¡La bailarina hot Perla Alegre vende levantol natural!
De las luces del cabaret al verde de Isla Pucú, Perla Alegre cambió los tacos por botas de granja… pero no perdió el brillo. Hoy vende levantol natural, huevos de codorniz, y dispara sin pudor: “Apuesten por lo natural en vez de la pastilla azul”.

-Perla, ¿cómo pasaste del cabaret al gallinero sin escalas?
-La vida da vueltas. Yo siempre fui mujer de escenario, pero también de decisiones valientes. Me cansé del ruido y aposté por algo más sano, más real. Acá en Isla Pucú encontré paz, producción propia y un negocio que levanta más que aplausos.
-¿De verdad creés que lo natural puede competir con la famosa pastillita?
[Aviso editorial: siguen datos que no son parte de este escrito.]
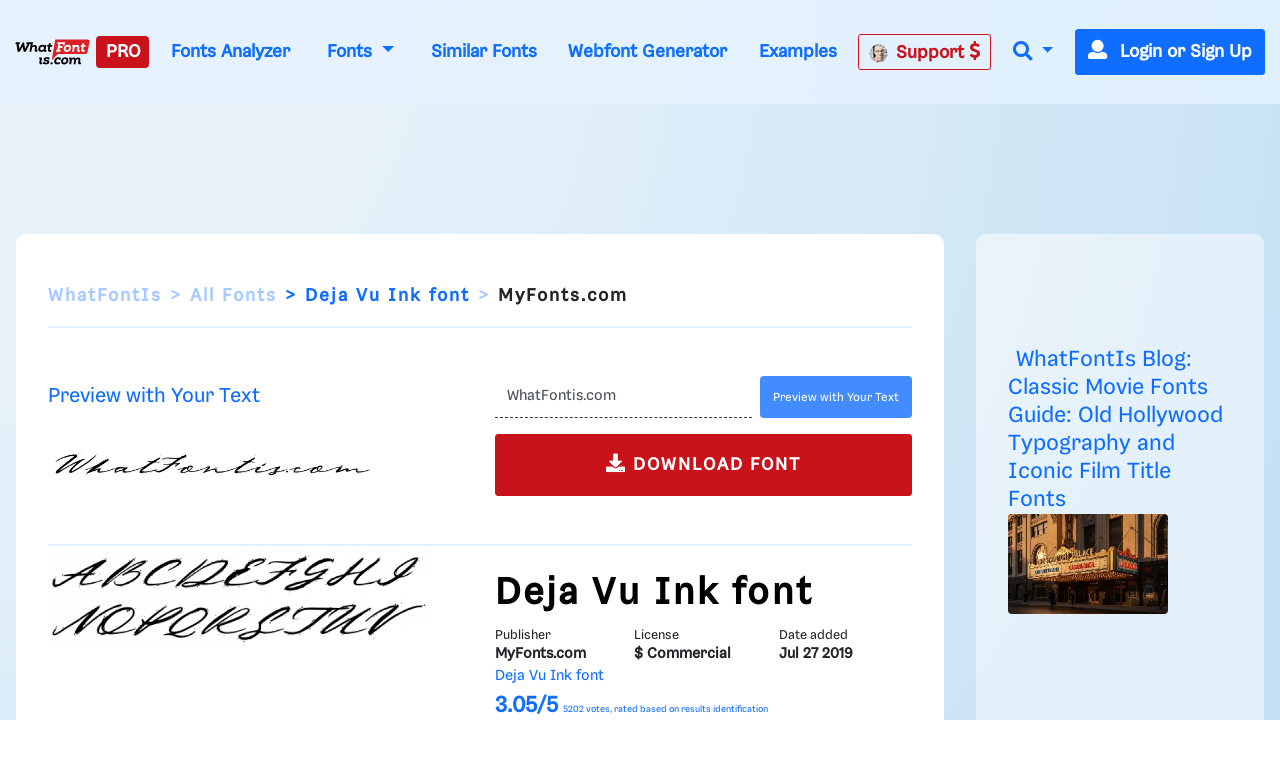

--- FILE ---
content_type: text/plain;charset=UTF-8
request_url: https://c.pub.network/v2/c
body_size: -264
content:
cf9c5d19-3283-4f62-8c0a-3689db5dde9b

--- FILE ---
content_type: application/javascript; charset=utf-8
request_url: https://fundingchoicesmessages.google.com/f/AGSKWxVQ_9ujTGS6rmMdxkBRb62d6uYyiGHDMUcuI7bkoJWws4bbBavbOMSQqAFU9vIImmoWdCFKbZSh9rjGnTEgcjMfUyQkeR89IBidacZ4Ob2mW9ZfjCswk5NRVmUHhf4_NHoWq-zquhlhmOOZwrWUoulKLpSDG_Fc61nmAREg_VUs_nPtwXgtV8Y6Eeo=/_=336x280;-dfp-ads/.net/adj;_jpopunder//ads/popout.
body_size: -1287
content:
window['f0d64f0a-ca51-4dcb-9077-dce443726848'] = true;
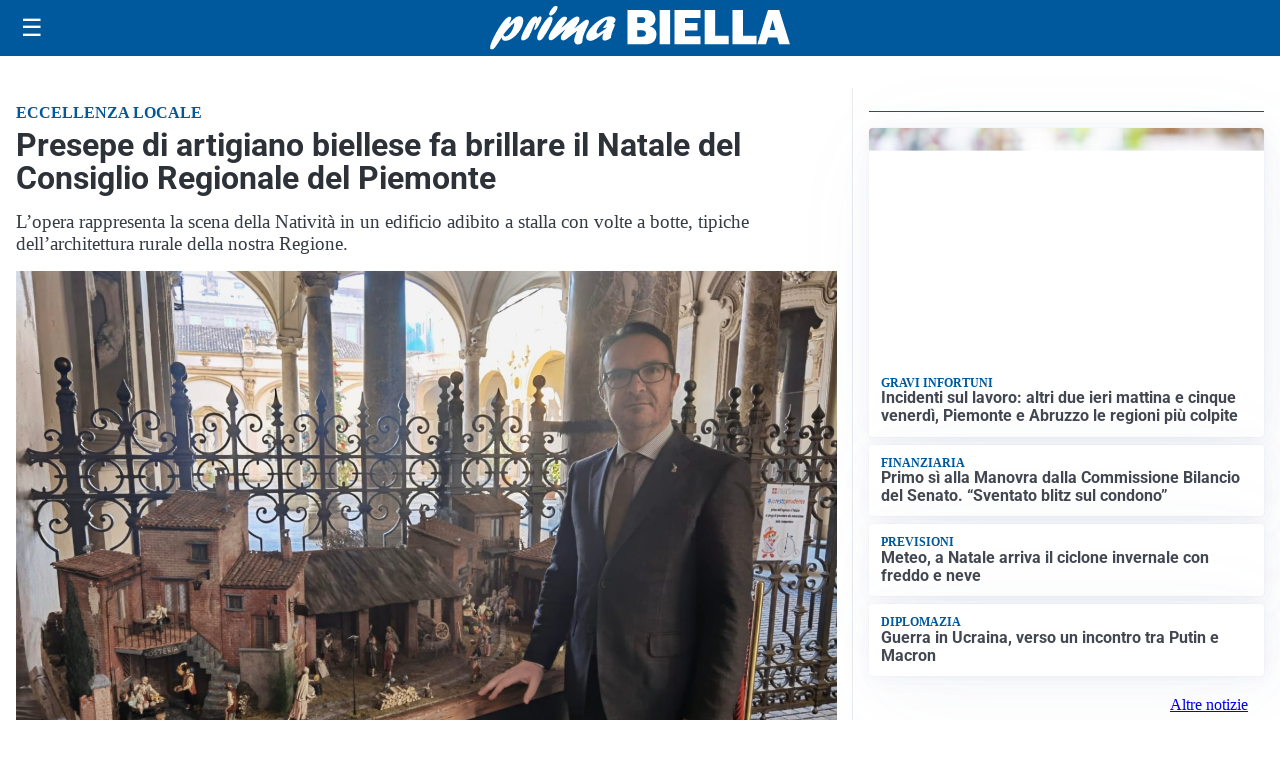

--- FILE ---
content_type: text/html; charset=utf8
request_url: https://primabiella.it/media/my-theme/widgets/list-posts/sidebar-idee-e-consigli.html?ts=29439716
body_size: 527
content:
<div class="widget-title"><span>Idee e consigli</span></div>
<div class="widget-sidebar-featured-poi-lista">
            
                    <article class="featured">
                <a href="https://primabiella.it/rubriche/idee-e-consigli/realizzare-un-sogno-nel-cassetto-guida-pratica-al-finanziamento-responsabile/">
                                            <figure><img width="480" height="300" src="https://primabiella.it/media/2022/09/prestito-personale-business-480x300.png" class="attachment-thumbnail size-thumbnail wp-post-image" alt="Realizzare un sogno nel cassetto: guida pratica al finanziamento responsabile" loading="lazy" sizes="(max-width: 480px) 480px, (max-width: 1024px) 640px, 1280px" decoding="async" /></figure>
                                        <div class="post-meta">
                                                <h3>Realizzare un sogno nel cassetto: guida pratica al finanziamento responsabile</h3>
                    </div>
                </a>
            </article>
                    
                    <article class="compact">
                <a href="https://primabiella.it/rubriche/idee-e-consigli/habilita-i-cedri-correzione-definitiva-dei-difetti-visivi-grazie-alla-chirurgia-con-lenti-icl/">
                    <div class="post-meta">
                                                <h3>Habilita I Cedri: correzione definitiva dei difetti visivi grazie alla chirurgia con lenti ICL</h3>
                    </div>
                </a>
            </article>
            </div>

<div class="widget-footer"><a role="button" href="/idee-e-consigli/" class="outline widget-more-button">Altre notizie</a></div>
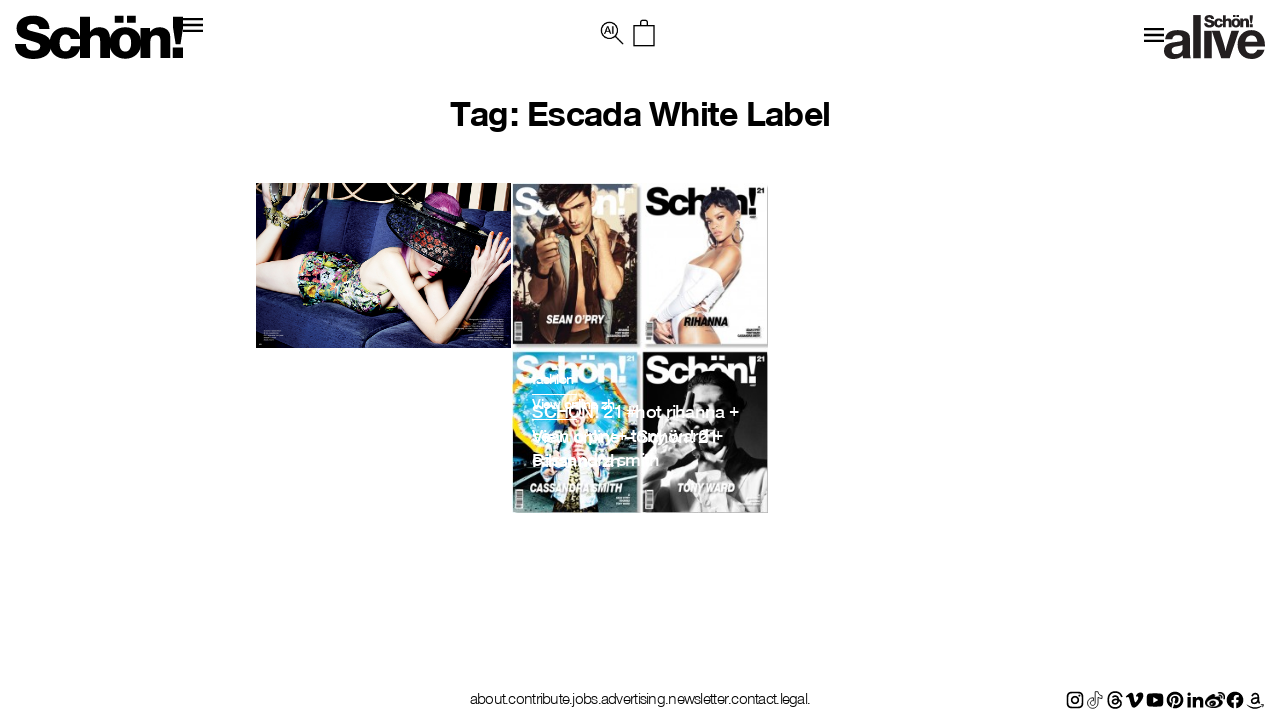

--- FILE ---
content_type: image/svg+xml
request_url: https://schonmagazine.com/wp-content/themes/SCHON/images/social/amazon-line.svg
body_size: 837
content:
<svg xmlns="http://www.w3.org/2000/svg" viewBox="0 0 24 24" fill="currentColor"><path d="M15.6262 14.6201C14.5191 16.2386 12.8976 17.0042 11.0007 17.0042C8.69659 17.0042 6.7243 15.2315 7.00788 12.8803C7.32248 10.272 9.34731 9.14962 12.716 8.73726C13.3171 8.66367 13.566 8.64299 14.8629 8.54691C14.9116 8.54331 14.9575 8.53988 15.001 8.5366C15.0008 8.46544 15.0007 8.39386 15.0007 8.32185C15.0007 6.52595 13.9328 5.30005 12.5007 5.30005C11.0638 5.30005 10.0603 6.0474 9.44592 7.82645L7.55546 7.17365C8.44288 4.60377 10.1935 3.30005 12.5007 3.30005C15.1034 3.30005 17.0007 5.47803 17.0007 8.32185C17.0007 10.9707 17.164 13.0776 17.484 13.8794C17.84 14.7715 17.9698 14.9959 18.3677 15.4921L16.8075 16.7434C16.2843 16.091 16.0549 15.6945 15.6264 14.6207L15.6262 14.6201ZM21.2572 20.5453C20.9864 20.7452 20.5157 20.6263 20.7288 20.1048C20.9934 19.4569 21.2755 18.6971 20.9911 18.3527C20.7807 18.098 20.5235 17.9711 19.9637 17.9711C19.5041 17.9711 19.2733 18.0305 18.9688 18.0508C18.7646 18.0645 18.6753 17.7537 18.8775 17.6109C19.1393 17.426 19.4216 17.2811 19.7483 17.1833C20.8979 16.8389 22.253 17.0276 22.4172 17.2658C22.7826 17.7959 22.2189 19.835 21.2572 20.5453ZM20.0754 19.4608C19.8136 19.7164 19.5299 19.9496 19.2462 20.156C17.1235 21.7716 14.3748 22.6169 11.9875 22.6169C8.14505 22.6169 4.70765 20.8226 2.10014 17.8212C1.87644 17.5906 2.06133 17.2555 2.32314 17.4369C5.13247 19.5136 8.6108 20.7699 12.2112 20.7699C14.4772 20.7699 16.9195 20.2329 19.2462 19.0775C19.4085 19.0007 19.5906 18.8961 19.7501 18.8228C20.117 18.6128 20.4395 19.1293 20.0754 19.4608ZM15.0107 10.5414C13.7522 10.6347 13.5147 10.6544 12.959 10.7224C10.4062 11.0349 9.16175 11.7247 8.99349 13.1198C8.86763 14.1633 9.80321 15.0042 11.0007 15.0042C13.0397 15.0042 14.5179 13.7764 15.0227 10.5406C15.0187 10.5409 15.0147 10.5411 15.0107 10.5414Z"></path></svg>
-No compite, conquista. Lo natural trabaja desde adentro, sin químicos raros ni sustos después. Los huevos de codorniz y el levantol que vendo son energía pura. No es magia, es constancia… y un poco de fe en lo que nos da la tierra.
-¿Tus clientes son más tímidos o más curiosos?
-Al principio vienen calladitos, como si estuvieran comprando un secreto. Después vuelven sonrientes y ya recomiendan al vecino. Acá no vendo milagros, vendo vitalidad. Y eso se nota hasta en la mirada.
-¿Extrañás la vida nocturna o la granja te conquistó por completo?
-Extrañar, a veces. El escenario tiene adrenalina, pero la granja tiene estabilidad. Antes brillaba bajo luces artificiales, ahora brillo con el sol de la mañana. Y te digo algo: las botas embarradas también pueden ser sexys.
-Ese mensaje directo contra la pastilla azul, ¿va con dedicatoria?
-No es ataque, es invitación. Que la gente pruebe lo natural antes de depender de algo químico. El cuerpo es sabio, solo hay que alimentarlo bien. Yo cambié mi vida apostando por lo auténtico… y me está yendo mejor que nunca.